Love is Strange is already gathering early steam from its screening at Sundance.
AO Scott’s Critics Pick review:
One of the strengths of this wise and lovely film is that it declines fully to answer these and other questions. The story of George and Ben seems to have been plucked from a meadow of narrative possibilities; an interesting movie could have been made about everybody in this one. “Love Is Strange” is Mr. Sachs’s fifth feature as a director, and its title would suit almost all of them. The strangeness here may have less to do with the affection that binds the central couple than with the ties of kinship and friendship between them and the rest of the characters.

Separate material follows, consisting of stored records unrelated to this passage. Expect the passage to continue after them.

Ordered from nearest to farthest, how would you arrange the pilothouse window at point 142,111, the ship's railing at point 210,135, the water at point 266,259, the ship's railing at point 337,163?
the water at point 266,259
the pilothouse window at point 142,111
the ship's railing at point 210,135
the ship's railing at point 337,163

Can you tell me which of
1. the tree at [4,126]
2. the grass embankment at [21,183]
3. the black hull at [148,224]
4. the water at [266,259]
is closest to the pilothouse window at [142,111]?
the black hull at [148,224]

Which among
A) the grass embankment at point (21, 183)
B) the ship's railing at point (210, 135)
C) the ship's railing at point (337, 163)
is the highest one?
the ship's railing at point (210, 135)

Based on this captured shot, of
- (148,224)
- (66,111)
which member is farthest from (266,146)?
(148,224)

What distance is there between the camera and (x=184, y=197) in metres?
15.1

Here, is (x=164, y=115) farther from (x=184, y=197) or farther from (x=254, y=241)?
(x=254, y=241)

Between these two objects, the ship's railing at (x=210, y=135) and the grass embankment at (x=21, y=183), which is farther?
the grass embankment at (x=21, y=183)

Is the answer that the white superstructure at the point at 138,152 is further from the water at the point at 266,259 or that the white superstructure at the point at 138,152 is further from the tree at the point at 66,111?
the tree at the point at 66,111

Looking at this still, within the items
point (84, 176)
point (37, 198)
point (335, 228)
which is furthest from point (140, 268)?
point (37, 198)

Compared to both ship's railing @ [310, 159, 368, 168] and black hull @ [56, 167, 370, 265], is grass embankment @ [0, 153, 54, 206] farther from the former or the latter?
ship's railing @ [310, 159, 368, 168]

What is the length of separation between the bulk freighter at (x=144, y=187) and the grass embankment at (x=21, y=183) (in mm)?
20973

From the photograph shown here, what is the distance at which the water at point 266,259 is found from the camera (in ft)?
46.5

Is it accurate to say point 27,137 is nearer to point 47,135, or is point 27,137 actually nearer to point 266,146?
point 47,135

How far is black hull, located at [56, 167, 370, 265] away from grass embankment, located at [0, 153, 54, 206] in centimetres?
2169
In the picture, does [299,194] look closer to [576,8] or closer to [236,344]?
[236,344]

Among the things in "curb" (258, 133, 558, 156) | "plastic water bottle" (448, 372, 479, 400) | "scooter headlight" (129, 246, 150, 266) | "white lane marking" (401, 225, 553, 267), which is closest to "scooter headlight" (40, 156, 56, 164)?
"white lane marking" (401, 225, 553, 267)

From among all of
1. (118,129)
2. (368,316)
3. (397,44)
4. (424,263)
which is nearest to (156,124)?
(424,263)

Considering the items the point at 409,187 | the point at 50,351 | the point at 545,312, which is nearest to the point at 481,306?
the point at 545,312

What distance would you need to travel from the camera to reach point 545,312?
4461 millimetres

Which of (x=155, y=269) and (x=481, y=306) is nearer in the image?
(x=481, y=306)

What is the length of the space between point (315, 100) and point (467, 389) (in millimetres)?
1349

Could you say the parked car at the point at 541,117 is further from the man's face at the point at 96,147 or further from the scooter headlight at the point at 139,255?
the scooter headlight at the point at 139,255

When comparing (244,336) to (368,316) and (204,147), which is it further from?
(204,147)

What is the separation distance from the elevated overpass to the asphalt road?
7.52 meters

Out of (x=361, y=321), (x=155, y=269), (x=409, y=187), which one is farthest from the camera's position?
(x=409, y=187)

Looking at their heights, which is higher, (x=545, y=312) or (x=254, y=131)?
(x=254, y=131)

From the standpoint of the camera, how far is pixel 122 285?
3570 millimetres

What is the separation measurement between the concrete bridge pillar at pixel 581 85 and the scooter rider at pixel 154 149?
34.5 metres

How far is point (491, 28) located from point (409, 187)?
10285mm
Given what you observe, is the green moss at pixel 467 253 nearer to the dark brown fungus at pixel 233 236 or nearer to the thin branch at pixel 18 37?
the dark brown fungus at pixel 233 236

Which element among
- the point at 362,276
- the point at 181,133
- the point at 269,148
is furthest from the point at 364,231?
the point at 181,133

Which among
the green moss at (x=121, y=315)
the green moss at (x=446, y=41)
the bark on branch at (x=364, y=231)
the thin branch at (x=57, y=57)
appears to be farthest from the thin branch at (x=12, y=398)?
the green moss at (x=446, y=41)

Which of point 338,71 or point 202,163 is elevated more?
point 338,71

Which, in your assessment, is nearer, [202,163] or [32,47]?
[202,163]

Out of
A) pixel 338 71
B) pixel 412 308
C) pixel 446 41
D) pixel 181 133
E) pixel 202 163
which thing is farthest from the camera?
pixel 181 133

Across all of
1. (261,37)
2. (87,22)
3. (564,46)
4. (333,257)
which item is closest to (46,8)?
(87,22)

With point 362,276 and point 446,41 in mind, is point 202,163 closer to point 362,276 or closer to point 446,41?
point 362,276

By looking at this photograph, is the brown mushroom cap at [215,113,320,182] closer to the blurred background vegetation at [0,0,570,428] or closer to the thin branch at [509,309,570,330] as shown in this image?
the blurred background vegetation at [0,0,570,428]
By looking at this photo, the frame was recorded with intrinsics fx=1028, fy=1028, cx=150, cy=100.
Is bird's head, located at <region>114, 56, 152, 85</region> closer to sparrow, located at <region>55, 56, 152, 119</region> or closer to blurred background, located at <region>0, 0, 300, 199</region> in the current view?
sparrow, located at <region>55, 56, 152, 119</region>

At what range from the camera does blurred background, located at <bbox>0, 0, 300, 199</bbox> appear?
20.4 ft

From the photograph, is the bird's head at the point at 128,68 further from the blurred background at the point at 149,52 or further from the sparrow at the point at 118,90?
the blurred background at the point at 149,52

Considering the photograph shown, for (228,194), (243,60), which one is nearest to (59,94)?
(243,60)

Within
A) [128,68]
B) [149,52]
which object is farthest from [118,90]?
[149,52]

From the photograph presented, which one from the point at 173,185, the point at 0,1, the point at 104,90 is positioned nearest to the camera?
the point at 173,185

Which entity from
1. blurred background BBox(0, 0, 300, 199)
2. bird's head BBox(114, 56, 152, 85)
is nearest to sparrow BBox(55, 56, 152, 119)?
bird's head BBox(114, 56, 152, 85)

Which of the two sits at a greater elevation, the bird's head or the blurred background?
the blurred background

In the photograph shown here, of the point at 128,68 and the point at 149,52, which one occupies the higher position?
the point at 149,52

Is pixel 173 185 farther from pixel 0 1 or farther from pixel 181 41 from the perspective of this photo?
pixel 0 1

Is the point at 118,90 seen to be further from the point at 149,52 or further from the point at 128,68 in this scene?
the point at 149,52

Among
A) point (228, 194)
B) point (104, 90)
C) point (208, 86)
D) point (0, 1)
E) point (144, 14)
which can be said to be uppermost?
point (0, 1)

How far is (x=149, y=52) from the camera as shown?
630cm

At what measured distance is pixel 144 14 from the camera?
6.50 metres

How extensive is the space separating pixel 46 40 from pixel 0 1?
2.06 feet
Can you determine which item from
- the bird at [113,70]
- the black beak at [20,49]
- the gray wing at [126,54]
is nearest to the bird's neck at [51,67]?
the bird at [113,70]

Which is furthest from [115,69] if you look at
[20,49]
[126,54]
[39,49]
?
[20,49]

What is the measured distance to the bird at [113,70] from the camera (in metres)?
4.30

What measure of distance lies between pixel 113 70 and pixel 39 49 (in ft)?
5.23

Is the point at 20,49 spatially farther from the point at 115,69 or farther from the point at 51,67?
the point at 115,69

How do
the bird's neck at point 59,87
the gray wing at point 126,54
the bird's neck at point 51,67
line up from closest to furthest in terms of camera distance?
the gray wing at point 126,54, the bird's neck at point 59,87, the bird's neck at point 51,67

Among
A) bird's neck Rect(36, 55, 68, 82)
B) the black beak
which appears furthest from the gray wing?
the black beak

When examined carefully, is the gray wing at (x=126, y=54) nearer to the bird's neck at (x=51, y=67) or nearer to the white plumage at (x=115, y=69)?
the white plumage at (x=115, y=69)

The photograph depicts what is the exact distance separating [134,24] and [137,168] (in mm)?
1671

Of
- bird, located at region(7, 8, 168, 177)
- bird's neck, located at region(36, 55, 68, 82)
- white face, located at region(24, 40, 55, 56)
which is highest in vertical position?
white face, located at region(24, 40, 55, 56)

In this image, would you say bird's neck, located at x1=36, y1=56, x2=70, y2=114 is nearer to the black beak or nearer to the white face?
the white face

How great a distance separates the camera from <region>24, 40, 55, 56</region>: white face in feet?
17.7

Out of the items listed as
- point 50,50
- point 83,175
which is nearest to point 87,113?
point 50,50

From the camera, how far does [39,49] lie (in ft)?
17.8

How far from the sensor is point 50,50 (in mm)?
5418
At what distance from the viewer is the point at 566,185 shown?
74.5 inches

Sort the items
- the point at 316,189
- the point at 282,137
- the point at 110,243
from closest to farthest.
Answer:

Rolling Stone’s Peter Travers:
In a summer of movie romances, Love Is Strange is the one that cuts deepest. Without the usual bull and spackled-on sentiment, it hits you like a shot in the heart. Director Ira Sachs, who wrote the subtly nuanced script with Mauricio Zacharias, intuitively knows where attention must be paid.
James Rocchi at The Playlist:
If “Love Is Strange” were nothing more than as showcase for its performances, it would still be superlative; Lithgow and Molina are perfect not just as Ben and George, but also as the combination they make with each other. It has been noted that early couples say “I love you” with the force of a thousand exploding suns, but that long-standing couples say “I love you” in a way that can also ask, unspoken, if it was you who happened to leave the goddamn garage door open again. That kind of love is rarely seen on film, and hard to portray when it is; Molina and Lithgow make that happen here, with all of the feeling and fights and closeness that a real couple would have.